[START Data extract]
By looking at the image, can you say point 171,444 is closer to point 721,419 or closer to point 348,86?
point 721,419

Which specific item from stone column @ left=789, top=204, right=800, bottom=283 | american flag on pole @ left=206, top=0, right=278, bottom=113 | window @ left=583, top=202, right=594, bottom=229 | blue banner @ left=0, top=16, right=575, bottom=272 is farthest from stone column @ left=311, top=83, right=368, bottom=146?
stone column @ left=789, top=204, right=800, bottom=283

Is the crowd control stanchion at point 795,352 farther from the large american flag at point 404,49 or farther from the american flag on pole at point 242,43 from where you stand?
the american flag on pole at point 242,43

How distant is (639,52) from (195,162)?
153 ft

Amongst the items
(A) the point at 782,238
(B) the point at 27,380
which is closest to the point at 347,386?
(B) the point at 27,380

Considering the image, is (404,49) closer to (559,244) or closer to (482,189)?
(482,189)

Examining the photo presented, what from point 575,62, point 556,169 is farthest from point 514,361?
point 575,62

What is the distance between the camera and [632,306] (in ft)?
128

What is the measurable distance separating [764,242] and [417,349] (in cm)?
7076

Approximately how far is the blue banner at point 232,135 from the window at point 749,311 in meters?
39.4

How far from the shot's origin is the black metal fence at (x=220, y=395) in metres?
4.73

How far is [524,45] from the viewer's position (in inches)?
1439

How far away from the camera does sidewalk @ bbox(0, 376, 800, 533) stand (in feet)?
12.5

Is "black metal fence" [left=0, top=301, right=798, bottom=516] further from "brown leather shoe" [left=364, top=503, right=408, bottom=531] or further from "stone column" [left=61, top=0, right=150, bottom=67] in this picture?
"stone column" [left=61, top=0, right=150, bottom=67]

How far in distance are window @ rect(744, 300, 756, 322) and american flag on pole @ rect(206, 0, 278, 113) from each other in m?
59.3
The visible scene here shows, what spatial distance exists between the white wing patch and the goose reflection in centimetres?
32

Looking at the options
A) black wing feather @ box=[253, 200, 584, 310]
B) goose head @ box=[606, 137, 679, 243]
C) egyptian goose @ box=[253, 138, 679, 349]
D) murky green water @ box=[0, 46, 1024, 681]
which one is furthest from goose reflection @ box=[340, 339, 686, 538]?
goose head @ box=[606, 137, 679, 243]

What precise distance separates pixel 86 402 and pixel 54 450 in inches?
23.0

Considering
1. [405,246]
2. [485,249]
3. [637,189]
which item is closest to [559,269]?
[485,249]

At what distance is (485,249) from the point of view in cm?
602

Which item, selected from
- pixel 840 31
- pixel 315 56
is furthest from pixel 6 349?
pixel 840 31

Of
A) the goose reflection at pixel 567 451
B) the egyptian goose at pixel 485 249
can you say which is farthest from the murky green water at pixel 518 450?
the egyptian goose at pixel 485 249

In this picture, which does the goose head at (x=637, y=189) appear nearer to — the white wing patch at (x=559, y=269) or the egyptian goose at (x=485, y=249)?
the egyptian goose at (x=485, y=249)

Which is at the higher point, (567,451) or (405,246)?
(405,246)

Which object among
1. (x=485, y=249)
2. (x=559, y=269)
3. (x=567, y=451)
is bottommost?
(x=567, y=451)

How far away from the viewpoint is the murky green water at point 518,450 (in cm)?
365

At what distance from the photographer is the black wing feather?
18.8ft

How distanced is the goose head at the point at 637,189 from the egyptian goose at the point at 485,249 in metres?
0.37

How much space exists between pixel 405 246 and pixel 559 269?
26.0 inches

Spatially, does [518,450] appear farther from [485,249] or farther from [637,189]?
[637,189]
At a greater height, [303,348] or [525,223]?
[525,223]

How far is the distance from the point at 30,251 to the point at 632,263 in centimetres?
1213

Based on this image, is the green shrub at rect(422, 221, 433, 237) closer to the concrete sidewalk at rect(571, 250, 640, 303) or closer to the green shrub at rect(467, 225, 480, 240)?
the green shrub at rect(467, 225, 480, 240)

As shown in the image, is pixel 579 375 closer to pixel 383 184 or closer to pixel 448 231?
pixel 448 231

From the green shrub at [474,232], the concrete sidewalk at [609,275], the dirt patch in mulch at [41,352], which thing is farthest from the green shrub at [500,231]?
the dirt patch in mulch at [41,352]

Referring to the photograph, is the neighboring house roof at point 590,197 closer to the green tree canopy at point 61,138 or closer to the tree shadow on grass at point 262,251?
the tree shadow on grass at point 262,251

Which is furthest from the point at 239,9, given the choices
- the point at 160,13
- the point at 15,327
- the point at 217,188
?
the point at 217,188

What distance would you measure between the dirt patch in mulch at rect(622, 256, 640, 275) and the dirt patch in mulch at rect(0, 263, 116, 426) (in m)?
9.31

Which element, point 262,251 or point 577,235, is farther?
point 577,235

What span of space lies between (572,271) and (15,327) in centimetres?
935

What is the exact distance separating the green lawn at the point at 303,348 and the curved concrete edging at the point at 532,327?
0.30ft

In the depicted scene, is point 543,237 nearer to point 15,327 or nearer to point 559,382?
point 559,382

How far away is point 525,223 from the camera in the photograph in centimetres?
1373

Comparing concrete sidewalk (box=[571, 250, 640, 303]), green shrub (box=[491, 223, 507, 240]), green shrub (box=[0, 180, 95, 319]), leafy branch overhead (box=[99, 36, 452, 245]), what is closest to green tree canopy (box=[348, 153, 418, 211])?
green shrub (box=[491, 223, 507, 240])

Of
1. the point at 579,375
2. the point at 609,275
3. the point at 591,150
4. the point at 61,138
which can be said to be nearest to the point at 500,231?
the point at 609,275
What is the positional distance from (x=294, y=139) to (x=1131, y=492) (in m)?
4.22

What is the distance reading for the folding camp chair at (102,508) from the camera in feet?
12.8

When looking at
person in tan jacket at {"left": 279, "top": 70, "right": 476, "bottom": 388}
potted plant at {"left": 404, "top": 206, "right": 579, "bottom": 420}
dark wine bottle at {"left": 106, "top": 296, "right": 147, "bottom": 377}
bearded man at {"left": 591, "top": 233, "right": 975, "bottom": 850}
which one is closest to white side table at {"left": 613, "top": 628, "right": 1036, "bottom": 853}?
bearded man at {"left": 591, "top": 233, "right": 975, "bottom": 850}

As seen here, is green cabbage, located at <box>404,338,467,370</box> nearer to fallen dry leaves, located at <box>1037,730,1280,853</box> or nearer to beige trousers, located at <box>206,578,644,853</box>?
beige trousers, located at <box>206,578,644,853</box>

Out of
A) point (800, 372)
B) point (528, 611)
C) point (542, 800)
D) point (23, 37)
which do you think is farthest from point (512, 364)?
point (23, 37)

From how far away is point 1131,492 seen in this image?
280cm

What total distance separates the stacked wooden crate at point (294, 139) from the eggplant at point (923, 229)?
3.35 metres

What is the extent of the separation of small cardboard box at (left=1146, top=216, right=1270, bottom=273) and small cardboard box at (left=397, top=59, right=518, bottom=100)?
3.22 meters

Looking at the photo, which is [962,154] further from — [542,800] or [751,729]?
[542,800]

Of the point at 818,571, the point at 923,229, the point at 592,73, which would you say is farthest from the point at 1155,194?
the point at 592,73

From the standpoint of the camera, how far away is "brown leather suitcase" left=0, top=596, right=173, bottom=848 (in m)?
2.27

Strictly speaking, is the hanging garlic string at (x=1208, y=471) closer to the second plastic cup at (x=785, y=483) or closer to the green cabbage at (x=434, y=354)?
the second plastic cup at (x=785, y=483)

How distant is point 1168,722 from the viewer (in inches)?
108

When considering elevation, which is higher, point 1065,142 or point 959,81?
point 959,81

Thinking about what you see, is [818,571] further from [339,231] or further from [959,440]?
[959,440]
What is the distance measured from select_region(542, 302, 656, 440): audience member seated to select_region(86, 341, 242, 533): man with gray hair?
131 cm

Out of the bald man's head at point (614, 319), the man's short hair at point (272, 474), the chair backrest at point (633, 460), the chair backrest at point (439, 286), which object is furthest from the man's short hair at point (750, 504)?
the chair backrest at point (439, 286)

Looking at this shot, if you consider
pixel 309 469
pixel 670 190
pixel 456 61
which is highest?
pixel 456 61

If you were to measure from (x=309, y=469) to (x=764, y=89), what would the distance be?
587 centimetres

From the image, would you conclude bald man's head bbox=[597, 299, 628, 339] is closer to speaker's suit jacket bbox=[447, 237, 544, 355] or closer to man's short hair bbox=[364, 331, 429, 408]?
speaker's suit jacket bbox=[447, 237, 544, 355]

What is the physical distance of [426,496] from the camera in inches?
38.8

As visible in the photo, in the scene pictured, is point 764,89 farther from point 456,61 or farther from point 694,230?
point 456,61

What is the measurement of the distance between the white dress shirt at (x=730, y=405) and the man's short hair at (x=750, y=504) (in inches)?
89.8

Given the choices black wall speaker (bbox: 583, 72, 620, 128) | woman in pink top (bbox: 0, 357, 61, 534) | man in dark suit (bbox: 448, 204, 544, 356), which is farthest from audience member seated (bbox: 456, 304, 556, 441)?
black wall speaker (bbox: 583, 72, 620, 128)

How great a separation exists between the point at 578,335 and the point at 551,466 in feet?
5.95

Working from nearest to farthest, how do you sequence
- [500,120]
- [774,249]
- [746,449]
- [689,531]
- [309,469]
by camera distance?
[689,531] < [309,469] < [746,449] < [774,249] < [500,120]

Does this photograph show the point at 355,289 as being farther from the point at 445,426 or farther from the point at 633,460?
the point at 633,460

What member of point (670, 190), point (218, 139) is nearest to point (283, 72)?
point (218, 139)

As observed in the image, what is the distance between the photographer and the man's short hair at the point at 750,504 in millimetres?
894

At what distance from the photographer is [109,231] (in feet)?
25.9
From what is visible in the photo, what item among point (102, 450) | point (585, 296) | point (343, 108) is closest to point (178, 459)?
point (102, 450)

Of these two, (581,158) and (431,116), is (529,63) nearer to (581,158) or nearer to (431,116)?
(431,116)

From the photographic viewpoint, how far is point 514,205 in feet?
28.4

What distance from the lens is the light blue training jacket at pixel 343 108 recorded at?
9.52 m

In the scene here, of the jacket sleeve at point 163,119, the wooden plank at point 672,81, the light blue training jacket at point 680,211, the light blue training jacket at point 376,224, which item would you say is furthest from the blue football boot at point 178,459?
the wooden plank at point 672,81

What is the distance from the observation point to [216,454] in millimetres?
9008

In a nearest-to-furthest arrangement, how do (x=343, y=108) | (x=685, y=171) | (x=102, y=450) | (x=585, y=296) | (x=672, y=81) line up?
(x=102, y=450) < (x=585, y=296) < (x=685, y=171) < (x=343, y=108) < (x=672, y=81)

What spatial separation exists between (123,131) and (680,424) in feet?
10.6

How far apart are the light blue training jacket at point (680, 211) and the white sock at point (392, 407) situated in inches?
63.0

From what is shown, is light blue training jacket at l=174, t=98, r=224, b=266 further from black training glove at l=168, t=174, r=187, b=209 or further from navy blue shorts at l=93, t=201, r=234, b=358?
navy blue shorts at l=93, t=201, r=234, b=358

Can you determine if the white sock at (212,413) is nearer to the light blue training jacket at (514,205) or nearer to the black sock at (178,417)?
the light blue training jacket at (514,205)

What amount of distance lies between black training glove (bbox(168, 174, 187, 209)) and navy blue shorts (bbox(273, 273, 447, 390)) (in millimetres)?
[END Data extract]
**Work required:**
Beginning at the line that holds "How far apart", reproduce each line of the records above down to and including the last one.

**Answer for this exercise:**
How far apart are the light blue training jacket at point (680, 211) and the white sock at point (392, 407) situated in inches?
63.0

From what is shown, is light blue training jacket at l=174, t=98, r=224, b=266 further from black training glove at l=168, t=174, r=187, b=209 or further from navy blue shorts at l=93, t=201, r=234, b=358?
navy blue shorts at l=93, t=201, r=234, b=358

Can you determine if the white sock at (212,413) is nearer to the light blue training jacket at (514,205) or nearer to the black sock at (178,417)?
the light blue training jacket at (514,205)

What amount of distance lies between black training glove (bbox(168, 174, 187, 209)) and navy blue shorts (bbox(273, 273, 447, 390)) (in millimetres)?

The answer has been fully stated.